Our head of planning, David Howard, considers whether drinks brands should have a local or global propositioning.
An immediate apology, any perspective offered in discussing this question is not going to be rooted in cost efficiencies or ‘economies of scale’ with regards to production etc. Whilst these obviously are a consideration, it’s worth noting other factors that might be considered as a counterpoint to the issue of outlay by describing potential consumer efficacy.
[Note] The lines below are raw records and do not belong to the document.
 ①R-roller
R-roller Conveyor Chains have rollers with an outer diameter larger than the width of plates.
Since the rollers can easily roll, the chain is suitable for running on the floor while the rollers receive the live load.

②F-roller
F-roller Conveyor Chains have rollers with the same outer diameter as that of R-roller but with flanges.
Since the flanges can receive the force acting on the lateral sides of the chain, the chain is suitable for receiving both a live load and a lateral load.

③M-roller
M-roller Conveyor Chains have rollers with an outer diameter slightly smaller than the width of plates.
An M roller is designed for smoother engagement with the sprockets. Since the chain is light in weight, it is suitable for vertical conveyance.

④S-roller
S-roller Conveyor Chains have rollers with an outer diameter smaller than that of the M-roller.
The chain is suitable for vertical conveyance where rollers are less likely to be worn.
The first point I would want to make is that there are no such things as ‘alcohol brands’. There are spirits, beers, ciders fortified wines, liqueurs etc, and the distinction that needs to be made is more than just a linguistic one. It is a distinction that goes to the heart of the question about acting globally or locally. The first distinction is that as a general rule, spirits brands are more intrinsically rooted than beers, lagers and ciders etc. Intrinsically rooted refers to the fact that spirits brands generally have a distillation, recipe or origin story that defines them. They are products of a particular culture and have accompanying ‘rituals of consumption’ and an archetypal ‘serve’.
It is because of this intrinsic nature that the positioning and communication of spirits brands is more likely to be universal and therefore more applicable globally than tailored on a market-by-market basis. Culturally Scotland, Greece, Japan and any other whisky markets might be very diverse but the values and cues whiskey drinkers in these cultures respond to will be extremely similar. Therefore, the strategy for any whisky brand is to find a universal territory that is able to appeal to these category motivations, whilst also establishing a unique space within it; through product story, image, price or a combination of the three.
Nor does this intrinsic nature need to be rooted in the exporting of a ‘provenance’ only. Obviously, Scotch is only Scotch if it has been distilled in Scotland and for any brand to have consumer credibility, this kind of provenance will have to be reinforced in markets where each particular Scotch brand is consumed (although the communication cues can be attitudinal rather than merely geographic). A brand like Grey Goose Vodka however, which has France as its country of origin and therefore cannot rely on any particular historical product associations, needs to amplify its production story to underpin its super-premium positioning. This is done not through, ‘historical authenticity’ but through universal connoisseurship.
In contrast to spirits, beers and beer marketing is generally more extrinsic, that is, rooted in the consumer culture in which each particular brand is drunk and enjoyed. Budweiser may have a strong heritage in the US, and America may be appealing to UK consumers at a general level, but the brand still needs to find a ‘local’ extrinsic connection. The obvious example of this is the sponsorship of the FA cup. This might be efficient in media terms with regarding the reaching of target drinkers but it also provides a local extrinsic expression of the brand’s worth – giving it a local voice.
Carlsberg is another international beer, which has vastly differing cultural resonance by market. This is partly price-related and partly historic. In the UK it has effectively ‘lost’ any connection to its country of origin and instead has also had a long tradition of connecting with British football and British humour, where the brand’s ability to stay relevant and therefore in repertoire is prolonged by reflecting local ‘attitudes’. These are obviously not hard and fast rules and there are obvious exceptions. Heineken and Coors have pursued regional strategies which are focused on establishing international stature but it is interesting that in Heineken’s case, this has still been supported by significant investment in sponsorship to support the brand message.
The final consideration has to be the inevitable globalisation of any activity of the internet. How much this is acting as an actual cultural driver for drinks brands or just providing ‘broader’ low cost access to target drinkers by local market requires further discussion.